I think about my mom and Bernard and how they could be right at the other end of this trail. Then I put myself in Xander’s shoes and picture my whole family just a little bit north of here. Xander’s eyes are pleading. Despite everything, I have to say I’ve come to care about him, and I know he cares about me, too. I’ll detour. If we work it right, it won’t be that far out of the way, and I feel like he’d do it for me.
“Yeah, I’ll come,” I say. “But once we find them, you have to come on to Oregon with me.”
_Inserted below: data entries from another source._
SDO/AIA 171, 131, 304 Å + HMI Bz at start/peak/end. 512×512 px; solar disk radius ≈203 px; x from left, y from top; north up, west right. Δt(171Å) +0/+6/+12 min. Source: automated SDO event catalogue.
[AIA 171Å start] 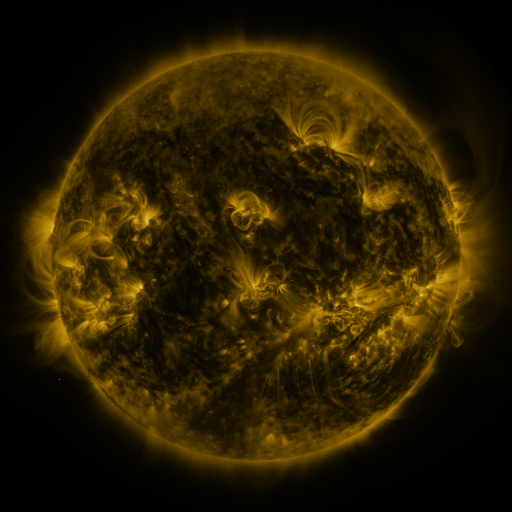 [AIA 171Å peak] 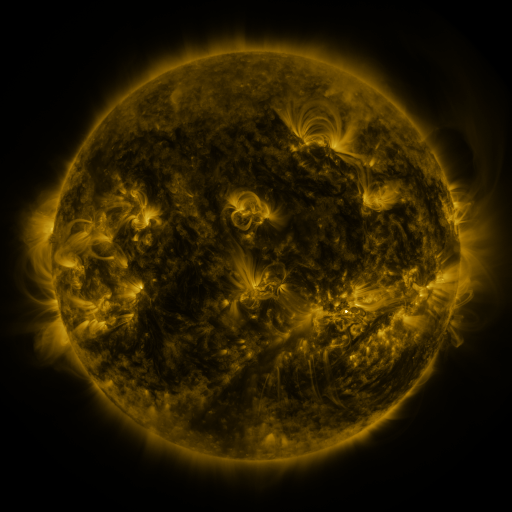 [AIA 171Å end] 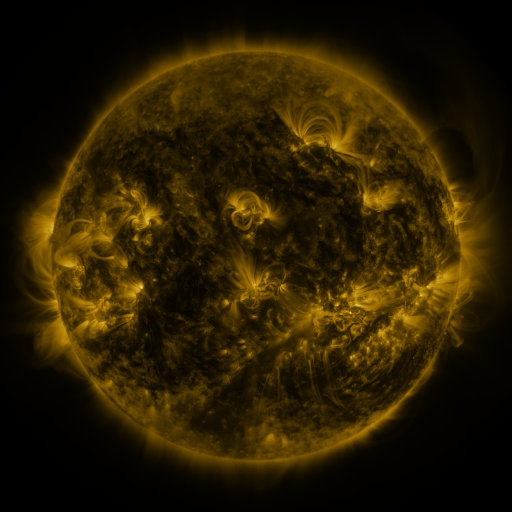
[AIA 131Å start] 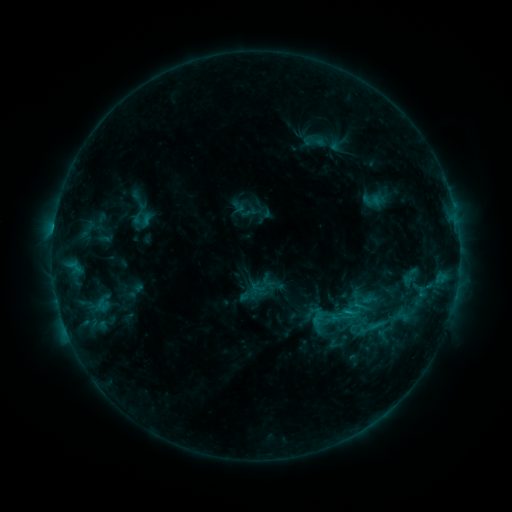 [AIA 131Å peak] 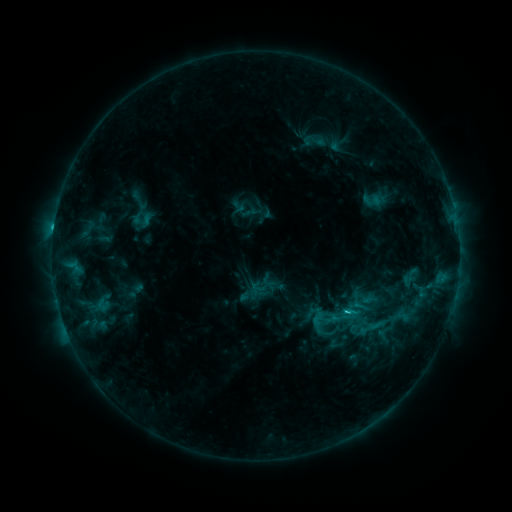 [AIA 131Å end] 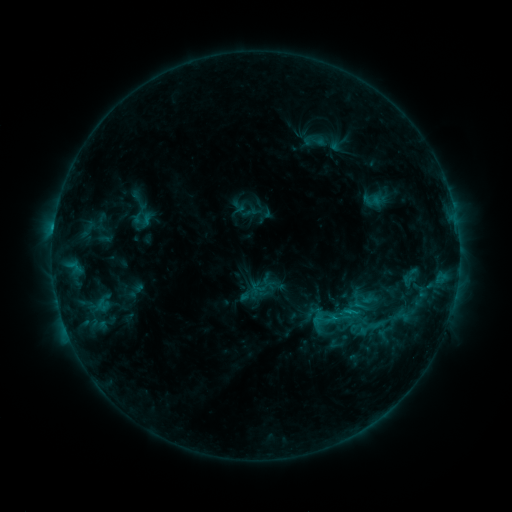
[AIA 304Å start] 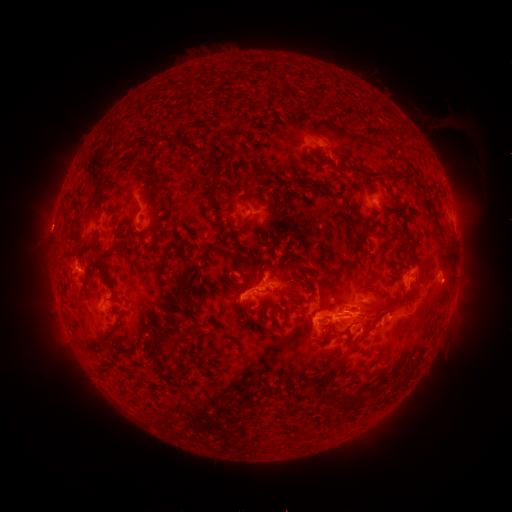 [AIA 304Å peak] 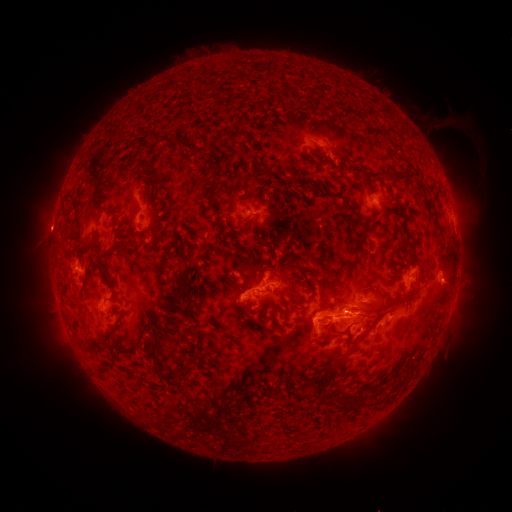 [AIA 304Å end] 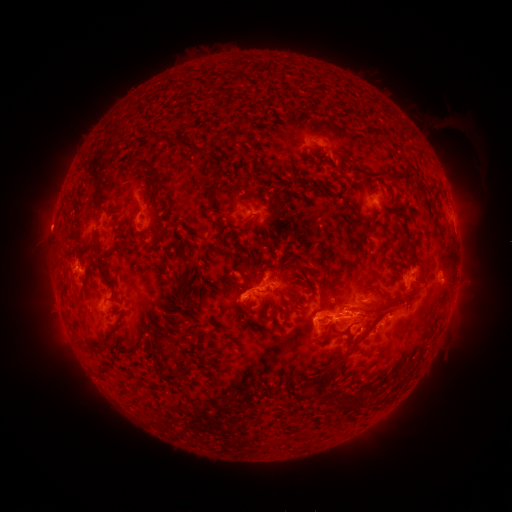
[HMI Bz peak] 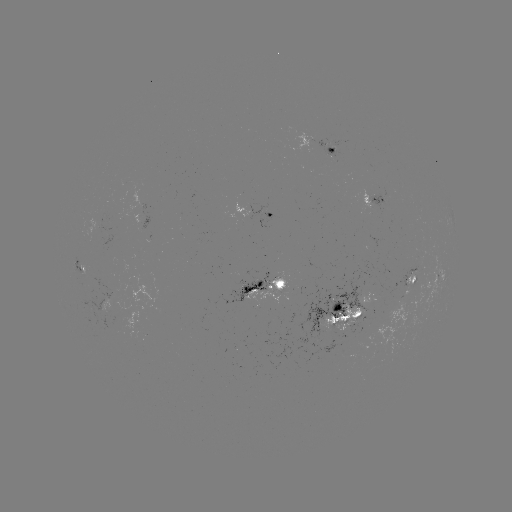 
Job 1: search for C2.7 flare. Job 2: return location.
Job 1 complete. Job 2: [344, 311].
“Okay,” he says without a moment’s hesitation.
“Okay?” I say, grinning.
“Done, woman,” he says, shaking his fists to the sky. “Done.”
Chapter 17
We’re a day north of South Pass when we see the buffalo. I remember learning in school that they used to be everywhere around here. At some point in the 1800s, these prairies reverberated with millions of them running, the constant pounding of their hooves so intense that people called them “the thunder of the plains.” But later that century, they were all but extinct thanks to Buffalo Bill and the government, who killed them off to cut off the food supply for the Indians. When I was in middle school, we would drive out to the country to see the last standing breeds, but even they were more beef than bison. Within the confines of their feedlots, they looked tired and inconsequential.